**Page text:**

══════════════════════════════

Diamond Products International; Bi-Center BHA Recommendations; A Guideline
for Bottom Hole Assemblies; Product Bulletin No. 005; 02-09-96; B. Taylor;
(pp. 1-2).
Diamond Products International; SpeedReamer.TM. ; Initial Field Tests;
Offshore Technology Conference 1996; (13 p.).
Diamond Products International; The Latest Generation of Bi-Center Bits; (8
p.); undated.
The American Oil &Gas Reporter; New Bit Designs Reduce Drilling Cost; M.
Lee; Apr. 1997; (9 p.).
|
Primary Examiner: Neuder; William
Attorney, Agent or Firm: Rosenthal & Osha LLP
Claims
What is claimed is:
1. A drill bit for drilling a hole having a diameter greater than a
diameter of a smallest opening through which the drill bit can pass, the
drill bit comprising:
a bit body having an axis of rotation;
a cutting surface at one end of the bit body having a geometric axis
laterally offset from the axis of rotation, the cutting surface comprising
a plurality of blades arranged at substantially the same axial position,
wherein at least one of the blades has a greater radial extent from the
axis of rotation than the other blades; and
a plurality of cutter elements affixed to the blades at selected positions
along each blade.
2. The drill bit of claim 1, wherein the geometric axis is laterally offset
from the axis of rotation by at least 5% of the diameter of the smallest
opening through which the drill bit can pass.
3. The drill bit of claim 2, wherein the geometric axis is laterally offset
from the axis of rotation by approximately 7.5% of the diameter of the
smallest opening through which the drill bit can pass.
4. The drill bit of claim 1, wherein the cutting surface further comprises
a central recessed portion centered proximal to the axis of rotation.
5. The drill bit of claim 4, wherein the recessed portion comprises a
smooth, generally cylindrical wall and a bottom surface.
6. The drill bit of claim 5, wherein the recessed portion further comprises
at least one cutter element.
7. The drill bit of claim 6, wherein the recessed portion further comprises
a plurality of cutter elements.
8. The drill bit of claim 1, further comprising fluid discharge nozzles
disposed proximal to the cutting surface.
9. The drill bit of claim 1, wherein the cutter elements comprise
polycrystalline diamond compact inserts.
10. The drill bit of claim 1, wherein the selected positions of the cutter
elements are selected so that lateral forces exerted by the cutter
elements on the blades substantially balance.

══════════════════════════════

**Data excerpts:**
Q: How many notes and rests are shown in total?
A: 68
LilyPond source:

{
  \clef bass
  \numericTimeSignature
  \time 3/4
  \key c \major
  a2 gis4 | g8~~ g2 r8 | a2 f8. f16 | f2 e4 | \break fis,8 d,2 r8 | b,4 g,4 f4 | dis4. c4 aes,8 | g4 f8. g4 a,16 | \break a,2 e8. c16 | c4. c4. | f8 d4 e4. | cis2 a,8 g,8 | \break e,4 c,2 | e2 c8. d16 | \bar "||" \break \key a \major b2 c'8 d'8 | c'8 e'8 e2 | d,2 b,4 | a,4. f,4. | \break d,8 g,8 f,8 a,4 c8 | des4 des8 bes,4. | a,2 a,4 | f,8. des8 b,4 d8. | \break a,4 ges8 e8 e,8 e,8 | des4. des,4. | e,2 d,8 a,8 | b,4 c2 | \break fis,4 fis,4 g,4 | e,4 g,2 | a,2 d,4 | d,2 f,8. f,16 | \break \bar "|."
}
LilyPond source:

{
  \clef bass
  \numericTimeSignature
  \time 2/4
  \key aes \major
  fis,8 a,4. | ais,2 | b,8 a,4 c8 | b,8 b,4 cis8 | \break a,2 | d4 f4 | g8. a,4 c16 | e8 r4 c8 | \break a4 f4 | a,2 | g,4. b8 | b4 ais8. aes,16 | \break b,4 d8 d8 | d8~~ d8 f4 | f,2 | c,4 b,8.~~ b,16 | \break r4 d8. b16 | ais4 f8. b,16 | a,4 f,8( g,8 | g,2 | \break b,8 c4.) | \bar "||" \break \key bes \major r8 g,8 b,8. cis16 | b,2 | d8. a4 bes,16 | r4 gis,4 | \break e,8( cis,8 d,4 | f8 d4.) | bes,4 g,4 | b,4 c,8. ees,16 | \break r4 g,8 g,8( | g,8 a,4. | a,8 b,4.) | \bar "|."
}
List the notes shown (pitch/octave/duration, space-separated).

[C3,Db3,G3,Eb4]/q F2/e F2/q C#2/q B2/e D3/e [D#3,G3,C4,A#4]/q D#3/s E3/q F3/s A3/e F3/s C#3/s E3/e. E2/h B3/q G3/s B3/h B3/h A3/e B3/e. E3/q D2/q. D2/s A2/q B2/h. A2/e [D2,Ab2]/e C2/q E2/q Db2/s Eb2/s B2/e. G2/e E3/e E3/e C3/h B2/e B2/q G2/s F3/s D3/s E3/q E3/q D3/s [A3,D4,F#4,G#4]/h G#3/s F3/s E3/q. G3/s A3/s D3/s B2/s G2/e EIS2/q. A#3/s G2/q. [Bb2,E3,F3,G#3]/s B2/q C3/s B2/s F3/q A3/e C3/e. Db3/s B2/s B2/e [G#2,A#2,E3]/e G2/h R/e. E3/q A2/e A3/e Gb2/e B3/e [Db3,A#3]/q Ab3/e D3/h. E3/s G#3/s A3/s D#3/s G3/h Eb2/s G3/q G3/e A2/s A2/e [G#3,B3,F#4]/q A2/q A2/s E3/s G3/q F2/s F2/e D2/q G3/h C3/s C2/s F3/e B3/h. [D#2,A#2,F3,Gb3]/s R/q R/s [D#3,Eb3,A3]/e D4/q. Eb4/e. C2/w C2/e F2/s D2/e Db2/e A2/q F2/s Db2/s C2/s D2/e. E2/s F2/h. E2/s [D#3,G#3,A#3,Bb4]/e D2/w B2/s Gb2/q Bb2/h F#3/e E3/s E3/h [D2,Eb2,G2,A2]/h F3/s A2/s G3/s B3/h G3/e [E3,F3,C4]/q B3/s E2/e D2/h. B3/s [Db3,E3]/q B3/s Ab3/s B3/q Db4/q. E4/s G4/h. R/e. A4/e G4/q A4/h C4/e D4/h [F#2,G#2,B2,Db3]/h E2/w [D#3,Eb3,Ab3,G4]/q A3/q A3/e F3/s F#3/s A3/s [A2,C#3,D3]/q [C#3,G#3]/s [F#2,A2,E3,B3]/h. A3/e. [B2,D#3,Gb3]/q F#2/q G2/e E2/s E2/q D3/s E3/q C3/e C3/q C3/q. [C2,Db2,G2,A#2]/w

══════════════════════════════

**What the task requires:**
Answer the following from the patent excerpt:
(a) Which firm is listed as attorney, agent or firm?
(b) According to claim 3, by approximately what amount is the geometric axis laterally offset from the axis of rotation?
(c) According to claim 9, what do the cutter elements comprise?
These rows were drawn from a source separate from the patent excerpt.

**Result for this exercise:**
(a) Rosenthal & Osha LLP.
(b) Approximately 7.5% of the diameter of the smallest opening through which the drill bit can pass.
(c) Polycrystalline diamond compact inserts.